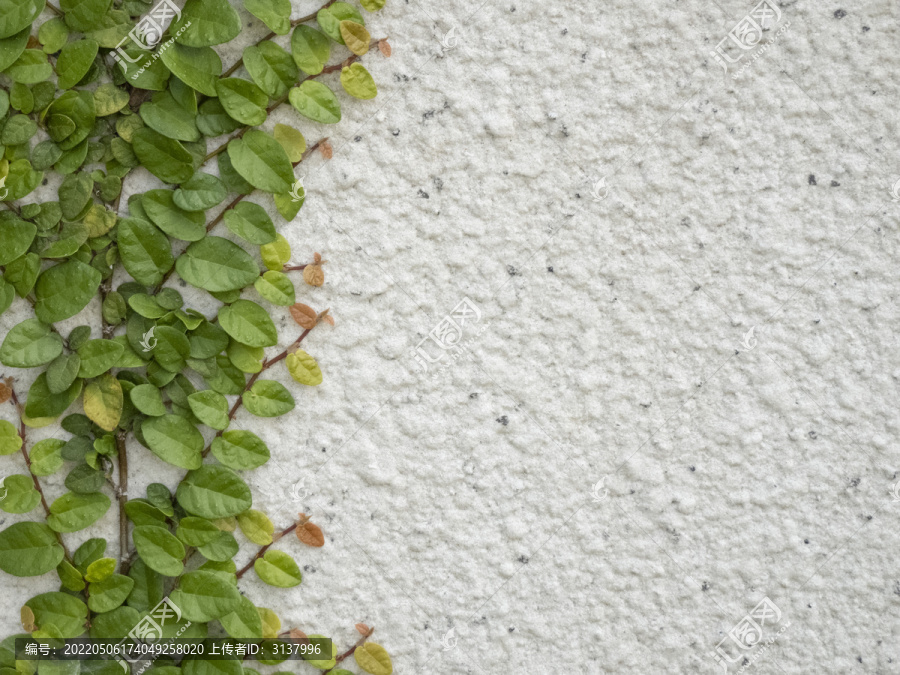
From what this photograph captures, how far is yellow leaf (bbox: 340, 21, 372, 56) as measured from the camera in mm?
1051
==
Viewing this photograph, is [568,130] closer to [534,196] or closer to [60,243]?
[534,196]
--
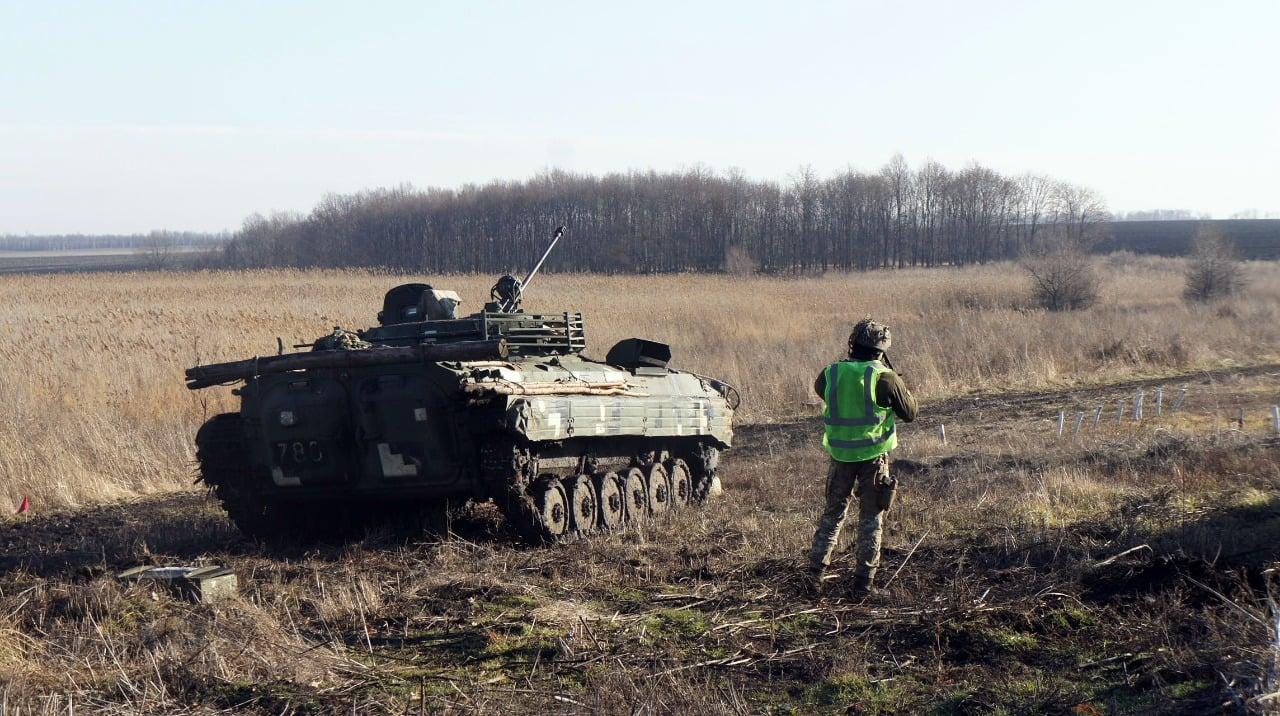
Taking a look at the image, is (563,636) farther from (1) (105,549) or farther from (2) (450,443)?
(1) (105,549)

▸ **Directive**
Count how many rows above contain the string "this", matching case exactly, and reply with the number alone.

▸ **Final result**
2